Optical losses of NPs must be considered in different material semiconductors that are used as solar cell absorbers. On the other hand, in PSCs that are easily decomposed, there are other challenges such as thermal and chemical instability of NPs. Triple core-shell NPs were chosen to overcome existing challenges. In this type of nanoparticles, utilize of a metal nanoshell between two dielectric layers reduces the thickness of the metal. The radius of the dielectric core (SiO₂) added to the metal shell of the triple shell NPs was designed to be the same as the radius of pure metal NPs (50 nm). In addition, the thickness of the metal nanoshell (Au or Ag) and the outer dielectric layer (SiO₂) is between 1 nm to 20 nm. After optimization, SiO₂/Au/SiO₂ triple core-shell NPs was chosen as best case. Radius of Au nanoshell is 20 nm and the SiO₂ outer dielectric layer radius is 5 nm, photocurrent value is 24.18 mAcm^-2.

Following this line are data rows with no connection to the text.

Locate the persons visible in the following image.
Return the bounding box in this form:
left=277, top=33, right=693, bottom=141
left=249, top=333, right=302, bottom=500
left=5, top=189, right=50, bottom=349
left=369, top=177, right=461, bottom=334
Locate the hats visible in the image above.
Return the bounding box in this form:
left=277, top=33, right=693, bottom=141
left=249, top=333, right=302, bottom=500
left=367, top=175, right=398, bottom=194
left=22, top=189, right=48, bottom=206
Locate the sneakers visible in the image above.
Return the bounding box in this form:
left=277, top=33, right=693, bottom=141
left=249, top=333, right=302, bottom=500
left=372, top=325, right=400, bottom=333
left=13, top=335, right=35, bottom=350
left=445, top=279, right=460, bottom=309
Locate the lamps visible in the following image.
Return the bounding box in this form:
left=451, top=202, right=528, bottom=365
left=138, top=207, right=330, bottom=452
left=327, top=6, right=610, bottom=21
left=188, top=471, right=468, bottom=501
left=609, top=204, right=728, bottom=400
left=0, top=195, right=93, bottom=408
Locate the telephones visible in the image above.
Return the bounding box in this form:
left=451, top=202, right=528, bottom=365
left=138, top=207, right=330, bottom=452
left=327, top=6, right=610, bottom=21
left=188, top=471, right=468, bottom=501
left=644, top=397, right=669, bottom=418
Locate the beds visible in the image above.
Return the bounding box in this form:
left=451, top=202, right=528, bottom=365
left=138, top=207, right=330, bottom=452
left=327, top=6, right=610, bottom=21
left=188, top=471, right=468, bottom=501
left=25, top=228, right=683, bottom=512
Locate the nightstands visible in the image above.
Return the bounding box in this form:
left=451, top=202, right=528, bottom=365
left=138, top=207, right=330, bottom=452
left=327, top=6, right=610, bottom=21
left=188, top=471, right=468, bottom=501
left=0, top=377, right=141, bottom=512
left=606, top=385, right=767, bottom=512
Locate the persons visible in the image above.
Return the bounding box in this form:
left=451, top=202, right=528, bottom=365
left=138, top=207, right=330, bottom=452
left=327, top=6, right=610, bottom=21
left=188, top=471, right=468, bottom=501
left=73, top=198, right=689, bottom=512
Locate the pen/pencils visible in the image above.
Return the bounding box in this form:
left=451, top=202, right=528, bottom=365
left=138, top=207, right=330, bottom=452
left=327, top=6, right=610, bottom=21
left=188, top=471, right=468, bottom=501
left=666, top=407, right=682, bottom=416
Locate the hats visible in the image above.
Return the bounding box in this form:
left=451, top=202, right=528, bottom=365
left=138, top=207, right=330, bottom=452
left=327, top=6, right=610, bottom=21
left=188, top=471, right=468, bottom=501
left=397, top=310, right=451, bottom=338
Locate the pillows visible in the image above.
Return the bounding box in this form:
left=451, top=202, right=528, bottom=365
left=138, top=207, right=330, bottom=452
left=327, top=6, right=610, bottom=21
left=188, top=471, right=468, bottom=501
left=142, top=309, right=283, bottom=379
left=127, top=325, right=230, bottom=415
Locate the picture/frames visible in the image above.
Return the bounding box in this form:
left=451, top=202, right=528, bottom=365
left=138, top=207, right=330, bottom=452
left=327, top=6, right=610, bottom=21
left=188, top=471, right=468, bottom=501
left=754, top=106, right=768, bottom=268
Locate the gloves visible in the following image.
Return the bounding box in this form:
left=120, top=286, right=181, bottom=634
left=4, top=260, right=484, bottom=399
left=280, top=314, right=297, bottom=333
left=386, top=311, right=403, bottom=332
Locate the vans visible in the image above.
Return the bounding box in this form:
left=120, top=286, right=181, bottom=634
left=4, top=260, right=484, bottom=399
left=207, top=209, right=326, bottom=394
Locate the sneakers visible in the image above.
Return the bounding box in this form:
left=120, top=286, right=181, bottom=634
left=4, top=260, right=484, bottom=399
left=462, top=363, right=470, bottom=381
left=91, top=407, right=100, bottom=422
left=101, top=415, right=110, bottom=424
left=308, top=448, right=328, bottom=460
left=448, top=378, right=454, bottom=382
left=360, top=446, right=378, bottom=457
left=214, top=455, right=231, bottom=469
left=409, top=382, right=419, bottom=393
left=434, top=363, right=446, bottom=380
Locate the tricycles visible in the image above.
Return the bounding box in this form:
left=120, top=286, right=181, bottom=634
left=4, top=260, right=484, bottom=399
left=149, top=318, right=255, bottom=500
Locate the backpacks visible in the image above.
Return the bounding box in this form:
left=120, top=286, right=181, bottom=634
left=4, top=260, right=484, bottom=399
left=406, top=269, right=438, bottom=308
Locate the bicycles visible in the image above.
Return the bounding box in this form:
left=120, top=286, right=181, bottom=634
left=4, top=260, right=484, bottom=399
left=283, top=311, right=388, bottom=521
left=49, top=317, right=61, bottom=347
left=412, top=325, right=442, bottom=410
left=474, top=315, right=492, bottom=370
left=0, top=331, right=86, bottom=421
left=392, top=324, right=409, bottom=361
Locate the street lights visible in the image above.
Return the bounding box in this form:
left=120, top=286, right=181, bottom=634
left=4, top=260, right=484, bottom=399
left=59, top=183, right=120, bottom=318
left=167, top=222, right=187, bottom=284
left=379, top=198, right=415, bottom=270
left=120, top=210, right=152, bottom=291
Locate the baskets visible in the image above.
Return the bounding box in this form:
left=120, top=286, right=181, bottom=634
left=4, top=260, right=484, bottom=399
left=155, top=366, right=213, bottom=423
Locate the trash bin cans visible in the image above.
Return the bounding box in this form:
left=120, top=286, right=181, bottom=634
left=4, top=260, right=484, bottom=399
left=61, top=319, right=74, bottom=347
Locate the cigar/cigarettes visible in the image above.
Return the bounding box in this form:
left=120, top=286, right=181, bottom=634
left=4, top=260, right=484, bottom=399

According to study [51], the hot electron does not overcome the Schottky barrier for SiO₂ with a thickness of more than 3 nm, so the hot electron is not injected into the perovskite conduction band and the hot electron transfer (HET) process is canceled. Unlike the first non-radiative effect (HET), the SiO₂ layer cannot hinder the plasmon resonant energy transfer (PERT) process. This process happens as long as there are strong fields around the metal NPs inside the perovskite material and there is a spectral overlap between perovskite absorption and LSPR. The last proposed NPs model is the SiO₂/Ag/SiO₂ triple core-shell NPs, which has a photocurrent of 24.89 mAcm^-2 in the optimal state. In this case, the thickness of the Ag nanoshell and the outer SiO₂ thickness are 20 nm and 5 nm, respectively. This scenario was repeated for NPs with a radius of 40 nm and 60 nm, and the results of the numerical values of the photocurrent are shown in the bar graph of Fig. 2. The cut line in this figure shows the photocurrent value of the PSC without NPs. The net photocurrent for Au and Ag NPs is shown in this bar graph. Despite the proposed NPs, fundamental limitations for perovskite with a thickness of 200 nm haven’t been broken. According to previous studies [52], The Shockley-Queisser photocurrent limit for perovskite (methylammonium lead iodide) with a thickness of 200 nm is about 25.5 mAcm^-2. Furthermore, PCE, open-circuit voltage and fill factor are approximately 29.5%, 1.28 V and 90.2 respectively.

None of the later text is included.